Old saying: you have to take the good with the bad, BUT … must we take it ALL?  If you know it’s going to rain, you bring an umbrella.  When you walk down dark, deserted city streets, you’re on your guard.  I grew up in a posh section of Queens, but hung out throughout my adolescence in an area, which I was later told was the only part of the city with a separate police precinct just for juveniles, where I went to junior high and high school, and acquired a walk that distinctly indicated not to mess with me, without being so pronounced as to seem like an affectation, or bluff.  It’s stood me in good stead many a time since then when I found myself on such a street, passing by the questionable characters who frequent them.

I’m no archaeologist, BUT … even if there is no record of storytelling as far back as the famous cave paintings in France, they themselves have so strong a narrative element to them, depicting activities that such people engaged in, one can safely suppose that they talked about what they were doing the same way.  There is significant research about the healing benefits of storytelling, to the point that people who’ve been traumatized recover better when they throw away what they write about it, so bound to them are the words about the trauma, which they expel by eradicating them.
It’s a process, not just a product.  As I’ve mentioned many a time, like cooking, gardening, dancing, and most everything else, telling stories a certain way makes all the difference.  Vitually all the posts, at least those up until this year when I’ve been busy finalizing a book on the subject, apply one set of components or another in that process to various facets of work and life.  Virtually everything you read, including these posts, exemplify the process.  In fact, since that is the one Common Bond between every expert in every field, that is obviously The Key Skill of All Skills—my book title—to learn, not the varying advice that those experts tout.  More space is devoted in them to illustrative anecdotes and analogies, sowing you what ou don’t understand in perspective with what you already know, than actual exposition.  Start reading THAT, not just the content on the surface.  Then, again like cooking, gardening, dancing, and most everything else, it takes practice.
Kinda funny, isn’t it, in a not so funny sorta way, considering how much time and effort—and money—people put into becoming educated, most if not all of which is based on common characteristics, and how often we hear throughout it to “stick with” something, yet rarely learn how to apply what we learn in one venue to others, the way everything we read does.  Guess What: the basic components of every story are the same as those in every situation: characters, actions, setting, and time frames, which form an easy to remember acronym: CAST.  Basketball is dribbling, passing, shooting, and rebounding.  Ah, there’s the rub: using the right ones at the right times, in the right amounts, the right ways makes ALL the difference.  Likewise, dem characters, actions, settings, and time frames.

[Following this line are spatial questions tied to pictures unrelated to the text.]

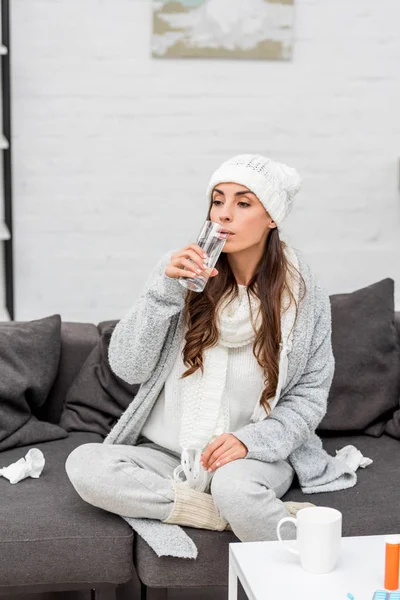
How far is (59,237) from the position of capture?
3422mm

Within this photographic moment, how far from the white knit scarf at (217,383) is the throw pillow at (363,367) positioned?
439 mm

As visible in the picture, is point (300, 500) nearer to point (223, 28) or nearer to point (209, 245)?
point (209, 245)

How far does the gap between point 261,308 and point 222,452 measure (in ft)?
1.21

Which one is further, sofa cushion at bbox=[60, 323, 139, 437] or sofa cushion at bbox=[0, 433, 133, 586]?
sofa cushion at bbox=[60, 323, 139, 437]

Need I add that other posts delineate common characteristics of more intricate components of stories.  The Idea is for YOU to discover more and more of them, yourselves!
I’m finishing this soon after Bastille Day.  “Tear Down the Walls” is a theme that runs throughout history.  They keep popping back up because we never get to the walls between us all.  Every song tells a story, every magazine article and book tell bunches of them.  They are how we tear down the walls.  If everyone learned it, the world would be a far happier, more productive place.